A contract of indemnity is an agreement where one party promises to compensate another for loss caused by specified acts or events, typically arising from the promisor’s conduct or that of a third person, and is widely used in banking for letters of indemnity, escrow, agency, custody, and transactional risk allocation.
Meaning
- A contract of indemnity promises to “save harmless” against loss resulting from defined risks; the promisor is the indemnifier, and the protected party is the indemnity-holder or indemnified, with enforceability contingent on loss within the agreed scope.
- While Indian statutory language focuses on loss caused by human conduct, commercial usage and case law recognize indemnities that cover broader liabilities and expenses associated with specified events, including third-party claims and legal costs, subject to contract.
Rights of indemnity holder
- On proper terms, the indemnity-holder may recover all damages, costs, and sums paid in compromise of claims covered by the indemnity, provided actions were prudent and within authority, enabling upfront protection against liability exposure.
- After making good the loss, the indemnifier typically acquires all means and remedies the indemnified possessed against third parties (by subrogation or equitable assignment, as applicable) to mitigate or recoup the payout.
Implied indemnity
- Indemnity may be express (written or oral) or implied from the relationship or conduct, such as a principal indemnifying an agent for acts done in good faith within authority, or commercial customs creating an obligation to hold harmless for instructed actions.
- Courts infer indemnity where justice and established trade usage support the indemnitee being kept harmless for liabilities incurred at the indemnifier’s request or for the indemnifier’s benefit, even without a formal clause.
Enforceability of contract of indemnity
- Validity requires standard contract elements: offer, acceptance, lawful consideration, capacity, free consent, certainty, and lawful object; indemnity terms should clearly define covered losses, procedures, exclusions, and limits to avoid ambiguity.
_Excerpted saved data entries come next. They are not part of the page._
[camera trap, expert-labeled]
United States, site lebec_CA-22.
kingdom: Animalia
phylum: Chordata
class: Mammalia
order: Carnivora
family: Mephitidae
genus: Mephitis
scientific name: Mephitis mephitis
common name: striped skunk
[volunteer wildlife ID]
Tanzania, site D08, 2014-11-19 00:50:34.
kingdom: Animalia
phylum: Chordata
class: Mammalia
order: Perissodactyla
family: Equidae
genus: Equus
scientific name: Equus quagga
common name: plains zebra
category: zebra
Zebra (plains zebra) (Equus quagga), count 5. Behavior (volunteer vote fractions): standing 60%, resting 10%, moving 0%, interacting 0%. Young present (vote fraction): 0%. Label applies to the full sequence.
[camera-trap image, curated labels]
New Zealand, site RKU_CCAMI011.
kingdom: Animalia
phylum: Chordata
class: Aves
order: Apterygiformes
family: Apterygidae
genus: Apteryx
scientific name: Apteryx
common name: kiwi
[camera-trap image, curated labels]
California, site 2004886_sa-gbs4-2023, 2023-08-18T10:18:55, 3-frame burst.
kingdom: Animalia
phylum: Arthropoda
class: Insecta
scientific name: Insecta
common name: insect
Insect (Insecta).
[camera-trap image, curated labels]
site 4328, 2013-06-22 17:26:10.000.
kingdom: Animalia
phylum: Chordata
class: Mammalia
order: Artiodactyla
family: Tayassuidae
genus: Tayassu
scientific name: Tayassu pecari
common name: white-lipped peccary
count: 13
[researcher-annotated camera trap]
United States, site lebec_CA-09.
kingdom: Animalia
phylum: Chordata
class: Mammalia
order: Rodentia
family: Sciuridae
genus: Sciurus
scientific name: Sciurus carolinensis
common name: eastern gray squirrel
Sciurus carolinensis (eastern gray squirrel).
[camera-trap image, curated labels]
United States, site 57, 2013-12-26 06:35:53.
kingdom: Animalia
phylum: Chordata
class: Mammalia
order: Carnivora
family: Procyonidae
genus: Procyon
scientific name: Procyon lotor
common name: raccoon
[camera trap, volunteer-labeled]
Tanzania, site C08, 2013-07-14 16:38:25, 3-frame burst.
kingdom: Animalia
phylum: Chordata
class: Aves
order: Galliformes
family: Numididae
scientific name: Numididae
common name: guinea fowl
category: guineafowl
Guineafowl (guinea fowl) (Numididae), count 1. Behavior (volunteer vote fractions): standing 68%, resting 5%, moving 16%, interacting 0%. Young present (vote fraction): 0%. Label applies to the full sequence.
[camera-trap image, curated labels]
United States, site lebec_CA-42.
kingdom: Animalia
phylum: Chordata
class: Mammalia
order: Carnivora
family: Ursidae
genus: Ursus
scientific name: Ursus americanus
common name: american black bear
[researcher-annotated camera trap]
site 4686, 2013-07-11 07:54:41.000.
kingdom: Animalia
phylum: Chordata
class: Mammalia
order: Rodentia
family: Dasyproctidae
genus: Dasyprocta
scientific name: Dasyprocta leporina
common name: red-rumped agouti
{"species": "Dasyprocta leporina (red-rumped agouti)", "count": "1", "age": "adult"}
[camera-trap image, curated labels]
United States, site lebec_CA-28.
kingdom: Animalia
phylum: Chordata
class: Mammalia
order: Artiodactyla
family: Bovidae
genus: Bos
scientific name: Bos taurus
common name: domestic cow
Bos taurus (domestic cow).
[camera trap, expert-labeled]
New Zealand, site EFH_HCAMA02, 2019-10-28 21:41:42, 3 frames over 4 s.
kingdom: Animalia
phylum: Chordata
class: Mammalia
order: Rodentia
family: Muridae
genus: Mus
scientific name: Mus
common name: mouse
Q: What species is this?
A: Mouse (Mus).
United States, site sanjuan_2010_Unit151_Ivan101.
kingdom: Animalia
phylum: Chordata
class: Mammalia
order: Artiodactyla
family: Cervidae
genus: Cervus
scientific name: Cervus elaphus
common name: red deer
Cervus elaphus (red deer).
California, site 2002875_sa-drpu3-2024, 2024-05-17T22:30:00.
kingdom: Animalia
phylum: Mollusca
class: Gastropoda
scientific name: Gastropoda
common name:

- Although traditional views linked payment to occurrence of actual loss, modern commercial practice recognizes that once liability becomes absolute or imminent, the indemnity-holder can require the indemnifier to step in, fund defense, or secure performance as per the contract’s risk allocation.
Banking applications
- Banks use indemnities for lost instrument replacements, documentary discrepancies, custodial releases, agent instructions, and M&A/financing warranties, often covering third-party claims, taxes, penalties, legal fees, and enforcement costs on an indemnity basis.
- Best practice includes precise drafting of scope, trigger events, exclusions (e.g., wilful misconduct), caps, baskets, notice and defense control, duty to mitigate, subrogation, and survival periods to ensure predictable risk transfer and recoverability.